It's Labor Day. I was really just going to post about how there is really not much data available online about our profession beyond what is on the website of the Professional Regulation Commission and "The Professionalization of Librarians in the Philippines" by Antonio M. Santos (this pdf article includes the passing rate from 1992 to 2002 in Appendix A). And then I was going to compare and contrast the websites of the U.S. Bureau of Labor Statistics and the Philippines' Bureau of Labor and Employment Statistics—the former has a page devoted to librarians (including what they do, job prospects, salaries, etc.), while the latter does not.
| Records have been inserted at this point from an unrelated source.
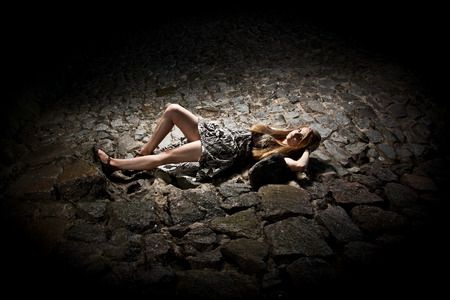 ancient sexy: Sexy young blond woman lying on ancient stone road at night Stock Photo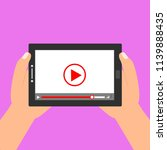 hands holding tablet with video ...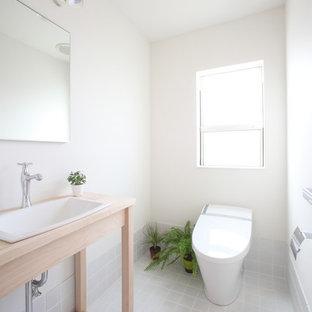 На фото: туалет среднего размера в скандинавском стиле с белыми стенами, светлым паркетным полом и бежевым полом с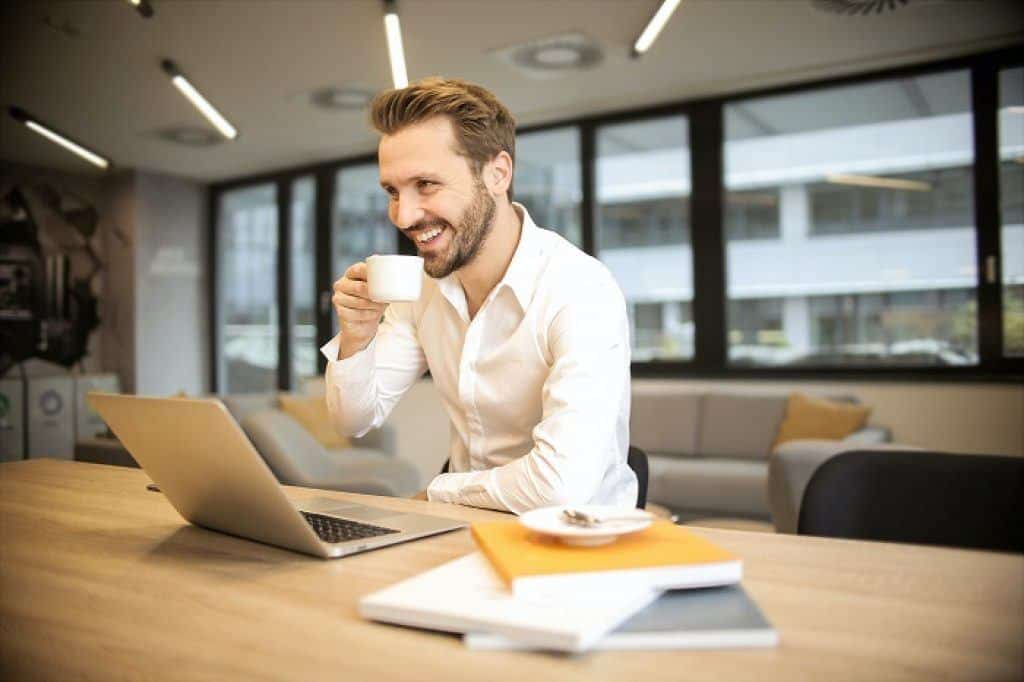 man sitting on a chair while holding a cup in front of laptop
But all this changed when I discovered that a story on LISNews entitled "Philippines have it right: license librarians like CPAs or Lawyers" has sparked a discussion about licensing for librarians in the United States and has, in fact, become the fourth most popular story on LISNews in the past seven days.
Let me start with a minor quibble regarding the story's title. It would probably be more grammatically correct to say: "The Philippines has it right" (see The Philippines are or is? and The Philippines). I will now make clarificatory comments on certain statements just to set the record straight and not because I disagree with the statements.
They recently amended their laws and require certain specific qualifications before one is allowed to practice librarianship.Republic Act 6966 (pdf) was implemented in 1992, and repealed with the enactment of Republic Act 9246 in 2004.
It must be a somewhat hard examination as the Manila Standard newspaper reports that 174 examinees of 599 who wrote the certification exam passed.I was one of the 174 who passed the board exam last year. In the response I delivered when we took our oath, I referred to the fact that "from 1992 to 2003, the passing rate was 50 percent or higher, except for two years: 1992, 36 percent; and 1996, 44 percent. This year the passing rate was 29 percent." The decline in the passing rate was more likely due to the "change in determining examinees’ grades... In previous years, they were using the mean in computing grades." The fact, however, that the two-day exam in Manila took place under less than optimal conditions should not be overlooked.
Perhaps they should do that in the States, it would certainly make it quite apparent that it is indeed a "professional" career not simply someone who shelves books.This is, I believe, precisely the reason Filipino librarians lobbied for the enactment of the laws on the practice of librarianship. It is sad but true that prior to 1992, many "librarians" were appointed to their positions solely because their relatives said they were qualified for the position. And since the appointing authorities were the same relatives who vouched for the "librarian," there was nothing anyone could do about it. With the new laws, only licensed librarians can be hired by the government for librarian positions. Accrediting agencies for schools and universities also make it a point to make sure that only licensed librarians are hired by institutions seeking accreditation. Some public and private institutions are able to get around the requirement that their librarian be licensed... but that's another story.
It would also help salaries -especially if the pass rate were a similar 29%.Not in the Philippines. Library leaders in the Philippines (just like those in the US) will say that we actually lack librarians, but this does not translate into higher salaries for those who do get licensed.
If libraries were required to have licensed librarians to get state and federal funding (a policy some states now follow for library management) the licensed librarian : position ratio would improve; thus providing for better prepared librarians providing library service and improved salaries for licensed librarians.I suppose the licensed librarians we have now are better qualified than those from before, but no studies that I know of have been done regarding this. Improved salaries? Ummm...
I think it is a wonderful idea (I hold licensure/certification from NY, NC, KY and IA already). I am afraid that many librarians will not find the idea as appealing as I even though there are provisions for librarians who have been practicing for years to be grandfathered.The system seems to be working well enough in terms of making sure that those who are not qualified will not be appointed to librarian positions, but due to the many problems that the Philippines has (see Are We Poor Because We're Catholic?), I'd say that we still have a long way to go.